Is this a classification or a regression problem? In the performance metric section, it’s written we have to submit the probability of having a heart disease which makes it not a classification problem (binary)

You could use either a classifier or a regression approach as long as the predict function can return probabilities. Both RandomForestClassifier and LogisticRegression from the sklearn can handle that. In my experience, both give very similar results with respect to accuracy, sensitivity, specificity, and log-loss scores. One approach would be to use a classifier to ascertain which features are important enough and then use logistic regression.
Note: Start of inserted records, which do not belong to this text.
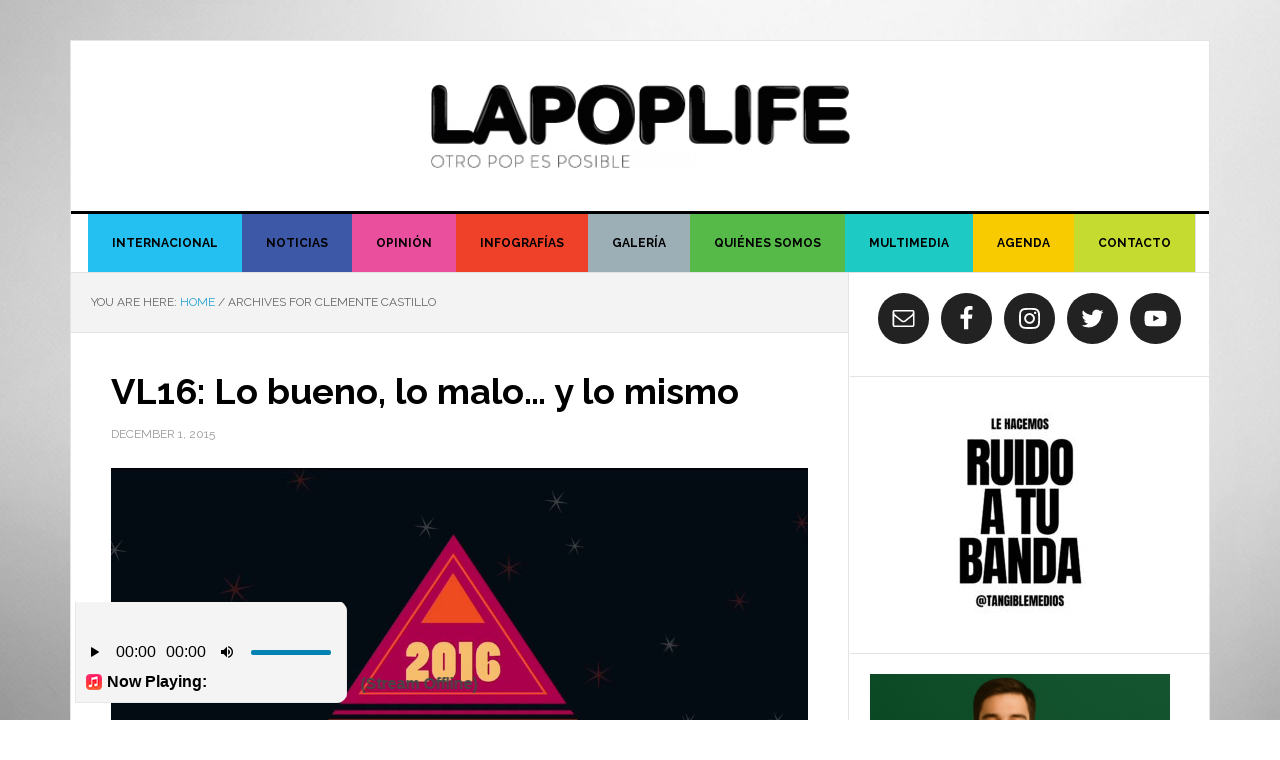

--- FILE ---
content_type: text/html;charset=UTF-8
request_url: https://stream9.mexiserver.com/cp/widgets/player/single/nowplay.php
body_size: 47
content:
(Stream Offline)

--- FILE ---
content_type: text/css
request_url: https://www.lapoplife.com/wp-content/plugins/list-mixcloud/playlist.css?ver=6.4.7
body_size: 183
content:
#plList li {
cursor:pointer;
display:block;
margin:0;
padding:21px 0;
}

#plList li:hover {
background-color:rgba(0,0,0,.1);
}

#plList {
	margin: 0px !important;
}

.plItem {
position:relative;
}

.plTitle {
left:50px;
overflow:hidden;
/*position:absolute;*/
right:65px;
text-overflow:ellipsis;
top:0;
white-space:nowrap;
}

.plNum {
padding-left:21px;
width:25px;
}

.plLength {
padding-left:21px;
position:absolute;
right:21px;
top:0;
}

.plSel,
.plSel:hover {
background-color:rgba(0,0,0,.1);
color:#fff;
cursor:default !important;
}

#tracks a {
border-radius:3px;
color:#fff;
cursor:pointer;
display:inline-block;
font-size:2rem;
height:35px;
line-height:.175;
margin:0 5px 30px;
padding:10px;
text-decoration:none;
transition:background .3s ease;
}

#tracks a:last-child {
margin-left:0;
}

#tracks a:hover,
#tracks a:active {
background-color:rgba(0,0,0,.1);
color:#fff;
}

#tracks a::-moz-focus-inner {
border:0;
padding:0;
}

--- FILE ---
content_type: text/plain
request_url: https://www.google-analytics.com/j/collect?v=1&_v=j102&a=148590349&t=pageview&_s=1&dl=https%3A%2F%2Fwww.lapoplife.com%2Ftag%2Fclemente-castillo%2F&ul=en-us%40posix&dt=Clemente%20Castillo%20Archives%20-%20LAPOPLIFE&sr=1280x720&vp=1280x720&_u=IEBAAEABAAAAACAAI~&jid=1168683537&gjid=282940603&cid=1127888155.1763943271&tid=UA-40002700-1&_gid=1303234065.1763943271&_r=1&_slc=1&z=2095853467
body_size: -450
content:
2,cG-068S3HJ5QW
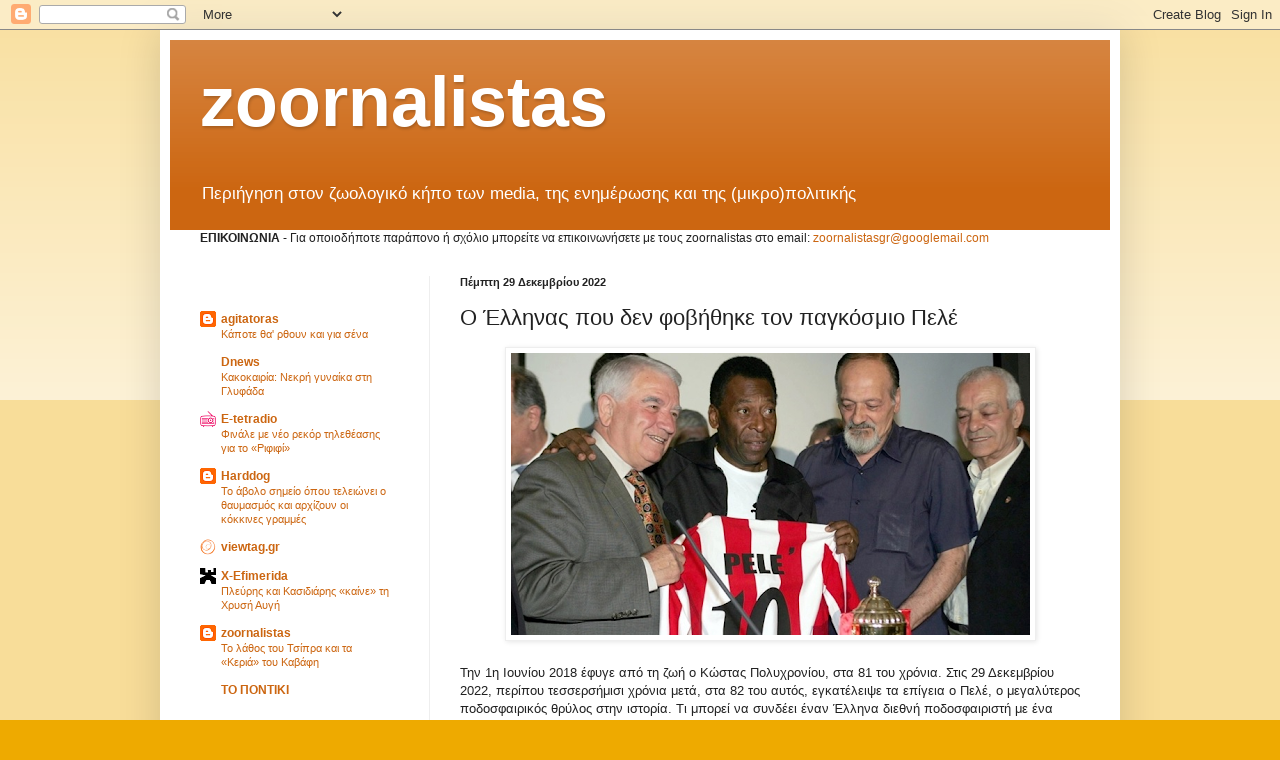

--- FILE ---
content_type: text/html; charset=utf-8
request_url: https://www.google.com/recaptcha/api2/aframe
body_size: 248
content:
<!DOCTYPE HTML><html><head><meta http-equiv="content-type" content="text/html; charset=UTF-8"></head><body><script nonce="i0eEz4bHWT1qI7S1Tewakg">/** Anti-fraud and anti-abuse applications only. See google.com/recaptcha */ try{var clients={'sodar':'https://pagead2.googlesyndication.com/pagead/sodar?'};window.addEventListener("message",function(a){try{if(a.source===window.parent){var b=JSON.parse(a.data);var c=clients[b['id']];if(c){var d=document.createElement('img');d.src=c+b['params']+'&rc='+(localStorage.getItem("rc::a")?sessionStorage.getItem("rc::b"):"");window.document.body.appendChild(d);sessionStorage.setItem("rc::e",parseInt(sessionStorage.getItem("rc::e")||0)+1);localStorage.setItem("rc::h",'1769030478805');}}}catch(b){}});window.parent.postMessage("_grecaptcha_ready", "*");}catch(b){}</script></body></html>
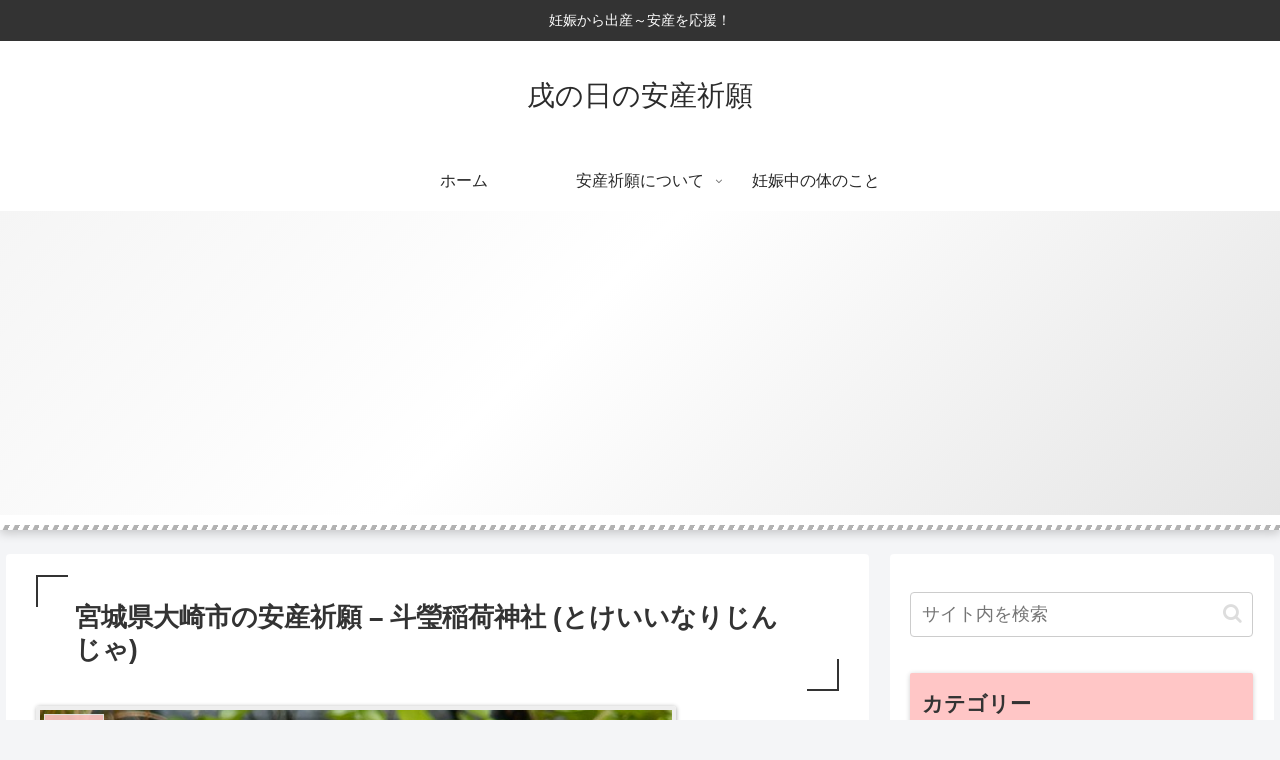

--- FILE ---
content_type: text/html; charset=UTF-8
request_url: https://inunohi.com/wp-admin/admin-ajax.php
body_size: -18
content:
2144228.da2a47e73b232f359af8a120a2b4cf64

--- FILE ---
content_type: text/html; charset=utf-8
request_url: https://www.google.com/recaptcha/api2/aframe
body_size: 266
content:
<!DOCTYPE HTML><html><head><meta http-equiv="content-type" content="text/html; charset=UTF-8"></head><body><script nonce="tqYfZlXyyahNA_oMf7O_vQ">/** Anti-fraud and anti-abuse applications only. See google.com/recaptcha */ try{var clients={'sodar':'https://pagead2.googlesyndication.com/pagead/sodar?'};window.addEventListener("message",function(a){try{if(a.source===window.parent){var b=JSON.parse(a.data);var c=clients[b['id']];if(c){var d=document.createElement('img');d.src=c+b['params']+'&rc='+(localStorage.getItem("rc::a")?sessionStorage.getItem("rc::b"):"");window.document.body.appendChild(d);sessionStorage.setItem("rc::e",parseInt(sessionStorage.getItem("rc::e")||0)+1);localStorage.setItem("rc::h",'1769071663869');}}}catch(b){}});window.parent.postMessage("_grecaptcha_ready", "*");}catch(b){}</script></body></html>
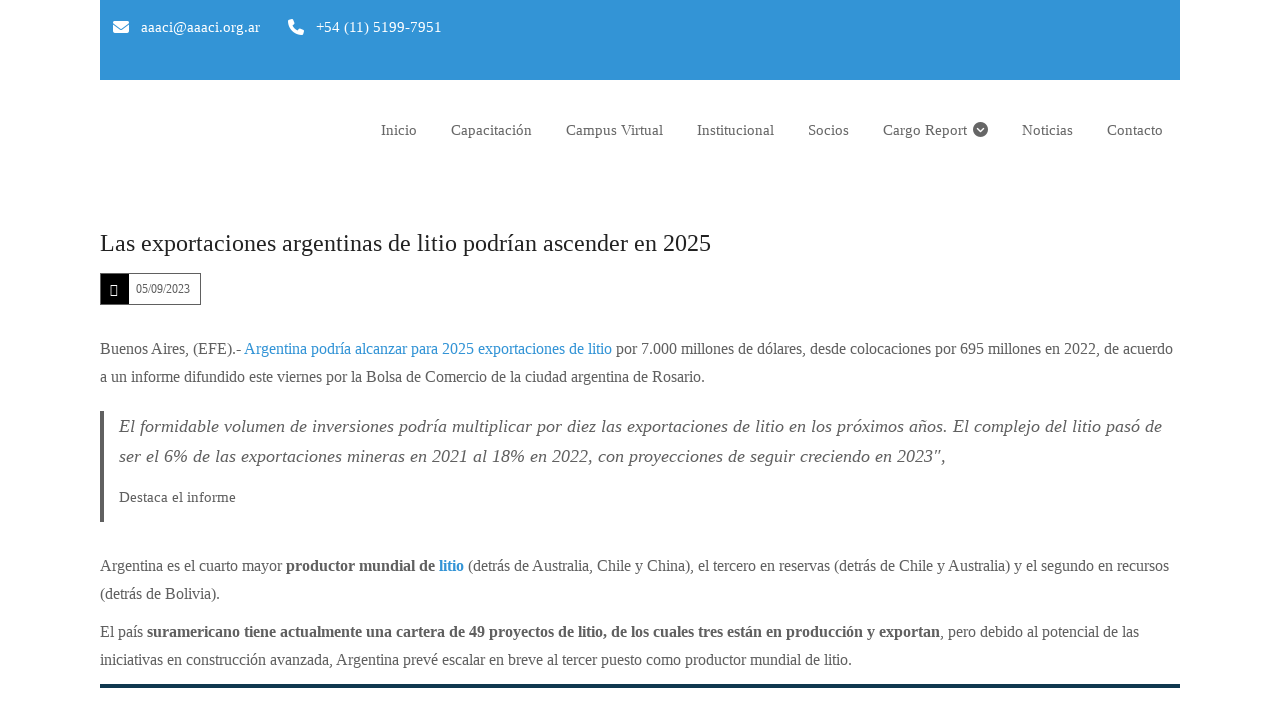

--- FILE ---
content_type: text/css
request_url: https://aaaci.org.ar/wp-content/themes/kalvi/style.css?ver=4.2
body_size: -76
content:
/*
Theme Name: Kalvi
Theme URI: http://kalvi.wpengine.com/
Author: the DesignThemes team
Author URI: http://themeforest.net/user/designthemes
Description: Kalvi
Version: 4.2
License: GNU General Public License v2 or later
License URI: http://www.gnu.org/licenses/gpl-2.0.html
Tags: editor-style, featured-images, microformats, post-formats, rtl-language-support, sticky-post, threaded-comments, translation-ready
Text Domain: kalvi

This theme, like WordPress, is licensed under the GPL.
Use it to make something cool, have fun, and share what you've learned with others.
*/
Regression aims to predict a continuous output value. For example, say that you are trying to predict the revenue of a certain brand as a function of many input parameters. A regression model would literally be a function which can output potentially any revenue number based on certain inputs. It could even output revenue numbers which never appeared anywhere in your training set.

Classification aims to predict which class (a discrete integer or categorical label) the input corresponds to. e.g. let us say that you had divided the sales into Low and High sales, and you were trying to build a model which could predict Low or High sales (binary/two-class classication). The inputs might even be the same as before, but the output would be different. In the case of classification, your model would output either “Low” or “High,” and in theory every input would generate only one of these two responses.

The above description is is true for any machine learning method; but, there is a gray area: There are algorithms which predict probability, which is a continuous value, between 0 and 1. By the above definition, you can consider them regression algorithms (think of logistic regression). At the same time, this probability refers to classes, so they can be used for classification (just set a threshold for probability: everything with probability < 0.5 goes into one class, and with > 0.5 into the other). How you “classify” these algorithms is a philosophical question, of little practical importance.